US Attorney General Michael Mukasey held talks with Turkish officials here Friday on joint measures to combat Kurdish rebels and the al Qaeda extremist network. Turkish-US cooperation against the separatist Kurdistan Workers' Party (PKK), whose militants take refuge in northern Iraq, "has been active and successful and it continues," Mukasey told reporters.
The United States is supplying Nato ally Turkey with intelligence on PKK movements, which the Turkish army has used in five air strikes since December 16 on rebel positions in the mountains of northern Iraq. Mukasey would not elaborate on media reports that his talks focused on the possible capture and handover to Turkey of PKK commanders. Ankara and Washington, like much of the international community, list the PKK, which has waged a bloody 23-year campaign for Kurdish self-rule in south-east Turkey, as a terrorist organisation.
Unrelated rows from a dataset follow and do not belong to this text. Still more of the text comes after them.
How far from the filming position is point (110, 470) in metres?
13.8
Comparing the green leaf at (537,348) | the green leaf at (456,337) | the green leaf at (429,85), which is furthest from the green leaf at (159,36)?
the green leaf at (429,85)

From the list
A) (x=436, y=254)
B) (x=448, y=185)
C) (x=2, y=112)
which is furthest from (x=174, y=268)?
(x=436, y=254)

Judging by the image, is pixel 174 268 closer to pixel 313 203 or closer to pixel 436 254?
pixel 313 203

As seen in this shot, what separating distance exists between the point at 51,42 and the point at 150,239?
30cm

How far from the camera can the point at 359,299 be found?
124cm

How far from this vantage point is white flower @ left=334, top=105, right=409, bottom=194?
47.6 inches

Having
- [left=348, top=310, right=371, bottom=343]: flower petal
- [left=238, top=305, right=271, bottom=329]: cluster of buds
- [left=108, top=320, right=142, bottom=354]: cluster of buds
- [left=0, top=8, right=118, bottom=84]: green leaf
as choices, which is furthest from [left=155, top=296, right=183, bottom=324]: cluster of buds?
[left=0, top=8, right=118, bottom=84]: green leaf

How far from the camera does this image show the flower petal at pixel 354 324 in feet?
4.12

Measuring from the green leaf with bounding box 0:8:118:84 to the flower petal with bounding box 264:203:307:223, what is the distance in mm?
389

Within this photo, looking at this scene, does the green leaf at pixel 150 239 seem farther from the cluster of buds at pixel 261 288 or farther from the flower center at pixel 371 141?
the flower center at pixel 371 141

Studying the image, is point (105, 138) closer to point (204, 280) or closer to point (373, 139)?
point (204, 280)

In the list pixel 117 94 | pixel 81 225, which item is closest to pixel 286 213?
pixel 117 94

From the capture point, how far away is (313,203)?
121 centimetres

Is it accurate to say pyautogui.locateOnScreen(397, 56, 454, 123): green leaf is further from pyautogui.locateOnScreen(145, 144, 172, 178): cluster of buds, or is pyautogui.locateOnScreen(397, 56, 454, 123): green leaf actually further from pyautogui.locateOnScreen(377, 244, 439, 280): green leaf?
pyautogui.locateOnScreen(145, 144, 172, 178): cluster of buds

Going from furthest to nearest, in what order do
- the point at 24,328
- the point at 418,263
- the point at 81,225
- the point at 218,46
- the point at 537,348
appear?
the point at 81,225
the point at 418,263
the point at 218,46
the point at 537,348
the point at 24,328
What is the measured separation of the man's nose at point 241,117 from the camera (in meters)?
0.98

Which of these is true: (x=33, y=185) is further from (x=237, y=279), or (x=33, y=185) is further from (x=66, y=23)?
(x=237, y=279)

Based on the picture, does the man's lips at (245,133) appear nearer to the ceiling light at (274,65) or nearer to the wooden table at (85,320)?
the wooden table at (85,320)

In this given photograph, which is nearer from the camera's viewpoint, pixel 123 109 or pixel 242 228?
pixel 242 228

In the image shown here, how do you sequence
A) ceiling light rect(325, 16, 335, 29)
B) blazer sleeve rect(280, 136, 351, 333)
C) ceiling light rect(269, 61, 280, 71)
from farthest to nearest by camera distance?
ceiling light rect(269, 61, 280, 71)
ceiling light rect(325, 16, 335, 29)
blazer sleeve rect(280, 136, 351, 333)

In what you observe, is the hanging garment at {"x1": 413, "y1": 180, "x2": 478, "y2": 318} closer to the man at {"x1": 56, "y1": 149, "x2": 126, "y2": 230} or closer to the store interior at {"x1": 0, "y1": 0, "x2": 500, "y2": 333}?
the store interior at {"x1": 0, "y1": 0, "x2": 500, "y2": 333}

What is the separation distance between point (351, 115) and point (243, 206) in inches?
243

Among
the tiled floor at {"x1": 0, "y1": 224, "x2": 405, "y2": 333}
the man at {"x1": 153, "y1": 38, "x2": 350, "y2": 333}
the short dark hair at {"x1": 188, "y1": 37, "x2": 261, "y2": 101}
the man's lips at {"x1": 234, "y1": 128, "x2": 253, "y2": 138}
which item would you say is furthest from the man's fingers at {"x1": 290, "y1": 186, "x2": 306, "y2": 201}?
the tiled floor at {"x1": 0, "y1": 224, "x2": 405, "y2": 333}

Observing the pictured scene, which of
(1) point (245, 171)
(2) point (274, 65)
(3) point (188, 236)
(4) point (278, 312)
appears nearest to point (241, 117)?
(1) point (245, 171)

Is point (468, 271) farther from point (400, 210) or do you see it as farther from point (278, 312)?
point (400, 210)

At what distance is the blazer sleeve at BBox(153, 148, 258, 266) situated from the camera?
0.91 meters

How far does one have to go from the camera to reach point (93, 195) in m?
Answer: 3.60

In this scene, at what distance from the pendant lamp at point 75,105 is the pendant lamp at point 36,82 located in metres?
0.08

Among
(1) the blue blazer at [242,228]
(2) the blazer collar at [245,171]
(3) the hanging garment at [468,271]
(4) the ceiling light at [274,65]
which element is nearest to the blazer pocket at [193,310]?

Mukasey said he also discussed measures against al Qaeda, which has stepped up activities in Turkey in recent years. "Our two countries can expand our collaboration on this and other judicial and law enforcement matters," he said.
Last month, police raided 18 locations in southeast Turkey on intelligence that a local al Qaeda cell was planning car bomb attacks. Four suspected militants and a policeman were killed in a gunbattle and 17 suspects were arrested. Al Qaeda was blamed for four truck bombs that hit two synagogues, the British consulate and a British bank in Istanbul in November 2003, killing 63 people.